#### [WRITTEN TASK 1]
In the court opinion, on what date was the defendant Sparling appointed receiver?

#### [ARTICLE]
=-=-=

J. E. Van Etten, for the appellant.

William Lounsbery, for the respondent.

MAYHAM, P. J.:

The case discloses that the defendant Sparling was on the 20th of June, 1890, appointed receiver of the crops and fruit growing on a farm for the recovery of possession of which John E. Van Etten was at that time prosecuting an action of ejectment against this plaintiff, which farm she held under a contract of purchase, and that such action was subsequently prosecuted to judgment against this plaintiff in favor of Van Etten, and in such judgment it was, among other things, adjudged that the plaintiff in such action recover the crops and fruits upon the premises, gathered and put in by the receiver, which were therein adjudged to be the property of the plaintiff in that action.

After the plaintiff herein was ejected and dispossessed in that action she commenced and prosecuted this action against the defendant, as receiver, to recover on an alleged assigned account for services rendered for the receiver in gathering crops on the farm and boarding hands while engaged in harvesting thereon.

=-=-=

#### [WRITTEN TASK 2]
Rewrite the lines of the listing from its first line through the line containing "106H151V107H153V108L154 107L152 103L151", with "return" replaced by "output" and everything else unchanged. Leave the pictures out.

Records from a data collection:
=-=-=

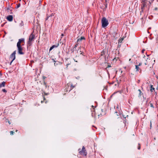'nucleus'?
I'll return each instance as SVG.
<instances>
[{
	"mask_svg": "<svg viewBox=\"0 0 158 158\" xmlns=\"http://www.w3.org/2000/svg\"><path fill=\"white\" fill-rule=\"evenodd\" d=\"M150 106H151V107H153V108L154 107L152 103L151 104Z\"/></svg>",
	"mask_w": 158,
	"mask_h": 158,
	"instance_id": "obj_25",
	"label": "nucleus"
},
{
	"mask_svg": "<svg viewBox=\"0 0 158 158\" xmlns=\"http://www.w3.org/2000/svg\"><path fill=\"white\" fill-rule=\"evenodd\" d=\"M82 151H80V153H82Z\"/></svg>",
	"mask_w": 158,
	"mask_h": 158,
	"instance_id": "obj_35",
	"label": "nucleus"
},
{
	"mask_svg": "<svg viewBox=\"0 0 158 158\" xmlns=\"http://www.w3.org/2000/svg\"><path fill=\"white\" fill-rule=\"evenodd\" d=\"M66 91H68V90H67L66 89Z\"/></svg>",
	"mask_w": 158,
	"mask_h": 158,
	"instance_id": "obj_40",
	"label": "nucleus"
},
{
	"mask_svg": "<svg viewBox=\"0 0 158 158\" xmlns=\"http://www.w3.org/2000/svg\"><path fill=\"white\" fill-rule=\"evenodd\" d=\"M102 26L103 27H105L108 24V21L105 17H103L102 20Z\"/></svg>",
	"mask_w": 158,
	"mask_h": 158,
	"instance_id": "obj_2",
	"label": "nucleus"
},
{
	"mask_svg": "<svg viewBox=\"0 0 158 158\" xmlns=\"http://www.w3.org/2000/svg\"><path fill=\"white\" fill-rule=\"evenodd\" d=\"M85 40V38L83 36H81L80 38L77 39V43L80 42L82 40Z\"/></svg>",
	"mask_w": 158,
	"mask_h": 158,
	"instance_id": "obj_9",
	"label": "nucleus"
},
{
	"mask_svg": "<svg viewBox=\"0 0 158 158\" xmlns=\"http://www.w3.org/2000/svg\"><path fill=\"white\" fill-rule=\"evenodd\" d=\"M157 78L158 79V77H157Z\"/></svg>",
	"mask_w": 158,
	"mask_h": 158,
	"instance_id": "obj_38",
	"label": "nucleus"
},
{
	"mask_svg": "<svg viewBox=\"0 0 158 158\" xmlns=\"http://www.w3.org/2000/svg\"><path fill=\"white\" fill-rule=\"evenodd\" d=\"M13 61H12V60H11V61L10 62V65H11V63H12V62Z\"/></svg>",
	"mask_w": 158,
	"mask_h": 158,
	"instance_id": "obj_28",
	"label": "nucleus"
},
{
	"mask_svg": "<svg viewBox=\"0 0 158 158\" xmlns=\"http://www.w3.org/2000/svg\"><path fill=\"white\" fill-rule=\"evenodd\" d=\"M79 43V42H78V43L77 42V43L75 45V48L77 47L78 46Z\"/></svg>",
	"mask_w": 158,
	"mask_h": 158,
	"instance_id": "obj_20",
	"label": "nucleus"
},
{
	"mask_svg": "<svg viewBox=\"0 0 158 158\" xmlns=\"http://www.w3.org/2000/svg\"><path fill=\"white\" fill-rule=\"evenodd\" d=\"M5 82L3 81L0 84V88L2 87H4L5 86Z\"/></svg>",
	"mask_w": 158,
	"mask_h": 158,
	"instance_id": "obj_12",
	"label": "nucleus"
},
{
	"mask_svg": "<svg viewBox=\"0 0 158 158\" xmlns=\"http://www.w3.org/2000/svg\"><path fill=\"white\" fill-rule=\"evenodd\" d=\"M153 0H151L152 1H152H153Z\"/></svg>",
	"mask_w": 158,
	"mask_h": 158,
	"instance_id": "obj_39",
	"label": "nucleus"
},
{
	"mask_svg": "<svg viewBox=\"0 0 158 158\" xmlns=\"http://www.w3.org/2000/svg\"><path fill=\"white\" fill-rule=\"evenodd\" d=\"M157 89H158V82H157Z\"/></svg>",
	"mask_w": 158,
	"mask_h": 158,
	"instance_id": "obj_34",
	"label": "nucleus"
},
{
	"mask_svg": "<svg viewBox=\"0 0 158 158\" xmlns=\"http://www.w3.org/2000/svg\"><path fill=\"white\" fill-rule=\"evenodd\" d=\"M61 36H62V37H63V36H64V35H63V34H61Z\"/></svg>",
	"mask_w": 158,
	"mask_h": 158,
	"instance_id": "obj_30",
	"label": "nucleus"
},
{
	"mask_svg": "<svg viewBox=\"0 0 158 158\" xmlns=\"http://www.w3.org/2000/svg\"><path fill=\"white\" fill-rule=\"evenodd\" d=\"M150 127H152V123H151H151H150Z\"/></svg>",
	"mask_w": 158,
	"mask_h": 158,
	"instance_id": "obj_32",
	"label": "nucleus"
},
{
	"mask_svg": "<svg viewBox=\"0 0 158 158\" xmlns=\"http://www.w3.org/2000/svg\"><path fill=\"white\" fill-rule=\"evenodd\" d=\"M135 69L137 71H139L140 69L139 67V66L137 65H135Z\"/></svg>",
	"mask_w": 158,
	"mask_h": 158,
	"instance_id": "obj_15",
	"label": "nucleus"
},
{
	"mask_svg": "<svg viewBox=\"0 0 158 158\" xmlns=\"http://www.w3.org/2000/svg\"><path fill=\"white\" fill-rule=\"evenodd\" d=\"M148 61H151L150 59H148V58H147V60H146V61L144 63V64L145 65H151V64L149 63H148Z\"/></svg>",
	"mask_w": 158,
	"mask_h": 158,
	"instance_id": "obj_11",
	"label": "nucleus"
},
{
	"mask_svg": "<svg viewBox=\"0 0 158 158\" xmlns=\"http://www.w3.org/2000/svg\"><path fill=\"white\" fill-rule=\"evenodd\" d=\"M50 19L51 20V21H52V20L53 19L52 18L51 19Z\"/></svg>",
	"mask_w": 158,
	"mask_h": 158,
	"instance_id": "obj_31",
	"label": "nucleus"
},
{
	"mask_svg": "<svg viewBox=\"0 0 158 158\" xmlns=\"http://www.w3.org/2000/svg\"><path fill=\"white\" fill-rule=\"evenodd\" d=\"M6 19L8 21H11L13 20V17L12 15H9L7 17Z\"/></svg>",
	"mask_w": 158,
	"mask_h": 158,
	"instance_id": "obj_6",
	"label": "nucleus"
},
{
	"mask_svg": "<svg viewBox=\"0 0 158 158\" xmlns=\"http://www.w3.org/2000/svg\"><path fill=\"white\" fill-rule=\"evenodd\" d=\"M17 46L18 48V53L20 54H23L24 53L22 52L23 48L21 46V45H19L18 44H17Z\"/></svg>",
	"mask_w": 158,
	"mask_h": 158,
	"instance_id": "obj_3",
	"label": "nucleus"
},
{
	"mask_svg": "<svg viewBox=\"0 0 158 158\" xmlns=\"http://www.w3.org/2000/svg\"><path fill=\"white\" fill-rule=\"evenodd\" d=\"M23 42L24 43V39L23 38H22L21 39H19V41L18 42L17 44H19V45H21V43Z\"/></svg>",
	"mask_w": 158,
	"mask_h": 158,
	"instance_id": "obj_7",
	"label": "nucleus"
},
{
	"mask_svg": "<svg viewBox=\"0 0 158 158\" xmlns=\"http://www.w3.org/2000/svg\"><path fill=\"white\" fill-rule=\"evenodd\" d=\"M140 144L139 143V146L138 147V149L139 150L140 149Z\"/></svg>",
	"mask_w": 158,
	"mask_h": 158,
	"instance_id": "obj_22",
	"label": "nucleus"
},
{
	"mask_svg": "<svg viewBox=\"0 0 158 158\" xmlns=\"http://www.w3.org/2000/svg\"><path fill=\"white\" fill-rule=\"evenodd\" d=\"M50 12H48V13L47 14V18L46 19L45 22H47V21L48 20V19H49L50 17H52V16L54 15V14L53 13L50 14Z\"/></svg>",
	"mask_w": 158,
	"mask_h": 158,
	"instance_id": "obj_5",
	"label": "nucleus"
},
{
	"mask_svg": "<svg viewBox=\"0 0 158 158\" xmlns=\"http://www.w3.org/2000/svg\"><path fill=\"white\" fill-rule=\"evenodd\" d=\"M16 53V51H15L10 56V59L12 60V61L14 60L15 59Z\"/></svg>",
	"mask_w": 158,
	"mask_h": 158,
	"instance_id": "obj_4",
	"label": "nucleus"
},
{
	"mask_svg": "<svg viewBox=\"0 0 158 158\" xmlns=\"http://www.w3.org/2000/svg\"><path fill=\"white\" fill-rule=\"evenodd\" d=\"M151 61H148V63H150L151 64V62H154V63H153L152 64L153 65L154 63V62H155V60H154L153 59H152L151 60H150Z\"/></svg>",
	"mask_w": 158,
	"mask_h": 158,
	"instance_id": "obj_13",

=-=-=

#### [EXERCISE SOLUTION 1]
On the 20th of June, 1890.

#### [EXERCISE SOLUTION 2]
'nucleus'?
I'll output each instance as SVG.
<instances>
[{
	"mask_svg": "<svg viewBox=\"0 0 158 158\" xmlns=\"http://www.w3.org/2000/svg\"><path fill=\"white\" fill-rule=\"evenodd\" d=\"M150 106H151V107H153V108L154 107L152 103L151 104Z\"/></svg>",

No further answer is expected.